Wayne Rasmussen

No. 47
- Position: Safety

Personal information
- Born: June 7, 1942 (age 84) Chicago, Illinois, U.S.
- Listed height: 6 ft 2 in (1.88 m)
- Listed weight: 175 lb (79 kg)

Career information
- High school: Howard (Howard, South Dakota)
- College: South Dakota State
- NFL draft: 1964 (9th round, 117th overall pick)

Career history
- Detroit Lions (1964–1972);

Awards and highlights
- Second-team Little All-American (1963);

Career NFL statistics
- Interceptions: 16
- Fumble recoveries: 5
- Total touchdowns: 2
- Sacks: 1
- Stats at Pro Football Reference

= Wayne Rasmussen =

American football player (born 1942)

Wayne Rasmussen (born June 7, 1942) is an American former professional football player who was a safety for the Detroit Lions of the National Football League (NFL). After his football career, he spent many years as an executive for Citibank at their Sioux Falls, South Dakota location, and is now retired in the Sioux Falls area.
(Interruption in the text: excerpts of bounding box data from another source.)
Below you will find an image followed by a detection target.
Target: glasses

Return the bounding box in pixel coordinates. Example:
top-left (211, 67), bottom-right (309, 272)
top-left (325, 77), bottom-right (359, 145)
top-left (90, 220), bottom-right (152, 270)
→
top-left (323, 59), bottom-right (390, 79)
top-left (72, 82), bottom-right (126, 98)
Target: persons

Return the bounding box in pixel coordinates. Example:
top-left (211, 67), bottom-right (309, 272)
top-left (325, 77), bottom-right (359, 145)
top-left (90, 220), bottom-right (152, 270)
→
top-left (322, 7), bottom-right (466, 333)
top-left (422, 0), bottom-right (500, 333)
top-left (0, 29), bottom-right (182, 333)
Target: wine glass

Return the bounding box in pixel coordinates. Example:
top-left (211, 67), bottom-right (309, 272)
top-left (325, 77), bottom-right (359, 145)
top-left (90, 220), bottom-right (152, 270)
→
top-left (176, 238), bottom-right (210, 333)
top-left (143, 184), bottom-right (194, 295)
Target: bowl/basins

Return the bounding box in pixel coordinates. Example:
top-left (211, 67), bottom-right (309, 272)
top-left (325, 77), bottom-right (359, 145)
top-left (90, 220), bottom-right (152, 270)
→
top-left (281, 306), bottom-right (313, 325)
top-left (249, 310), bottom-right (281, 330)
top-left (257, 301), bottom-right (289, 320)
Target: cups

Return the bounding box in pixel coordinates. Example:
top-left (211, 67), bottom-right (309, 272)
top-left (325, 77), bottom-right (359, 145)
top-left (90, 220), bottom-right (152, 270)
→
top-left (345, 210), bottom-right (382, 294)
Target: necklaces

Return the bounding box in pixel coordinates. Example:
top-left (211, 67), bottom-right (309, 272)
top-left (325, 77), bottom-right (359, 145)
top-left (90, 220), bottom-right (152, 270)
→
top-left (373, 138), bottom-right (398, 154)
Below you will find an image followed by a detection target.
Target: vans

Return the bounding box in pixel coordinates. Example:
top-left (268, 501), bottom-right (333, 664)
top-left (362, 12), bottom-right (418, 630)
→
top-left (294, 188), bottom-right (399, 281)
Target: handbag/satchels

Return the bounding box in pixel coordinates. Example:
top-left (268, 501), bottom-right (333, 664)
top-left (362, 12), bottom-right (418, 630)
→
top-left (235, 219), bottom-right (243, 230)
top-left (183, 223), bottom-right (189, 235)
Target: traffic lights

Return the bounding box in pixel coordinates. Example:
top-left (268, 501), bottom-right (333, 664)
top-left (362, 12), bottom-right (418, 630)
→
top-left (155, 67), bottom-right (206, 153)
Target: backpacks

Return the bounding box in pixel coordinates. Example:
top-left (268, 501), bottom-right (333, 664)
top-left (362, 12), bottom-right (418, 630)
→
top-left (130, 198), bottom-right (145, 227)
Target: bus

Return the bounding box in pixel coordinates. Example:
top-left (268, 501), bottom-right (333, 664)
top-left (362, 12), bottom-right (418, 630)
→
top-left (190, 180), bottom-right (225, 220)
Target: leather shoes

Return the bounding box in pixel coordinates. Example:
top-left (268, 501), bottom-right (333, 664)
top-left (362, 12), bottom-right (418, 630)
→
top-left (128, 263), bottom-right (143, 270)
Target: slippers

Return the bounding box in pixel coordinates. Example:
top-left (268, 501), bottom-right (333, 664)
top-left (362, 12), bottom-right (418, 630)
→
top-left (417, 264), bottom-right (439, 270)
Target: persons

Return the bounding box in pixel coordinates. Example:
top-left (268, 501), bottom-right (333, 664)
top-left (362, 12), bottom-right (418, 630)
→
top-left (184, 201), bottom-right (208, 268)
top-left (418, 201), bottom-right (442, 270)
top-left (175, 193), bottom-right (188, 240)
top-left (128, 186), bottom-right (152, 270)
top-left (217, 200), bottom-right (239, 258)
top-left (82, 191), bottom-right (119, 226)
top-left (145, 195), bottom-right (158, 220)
Rasmussen graduated from Howard High School, located in Howard, South Dakota. Rasmussen played football, basketball and baseball at South Dakota State University. As point guard, he led South Dakota State to the NCAA Division II National Championship in 1963 and was named the tournament's Most Outstanding Player. Also, as a football player in college, he played wide receiver as well as defensive back.

He played as a defensive back for the Detroit Lions from 1964 to 1972.

He is an inductee of the South Dakota Hall of Fame and the South Dakota Sports Hall of Fame.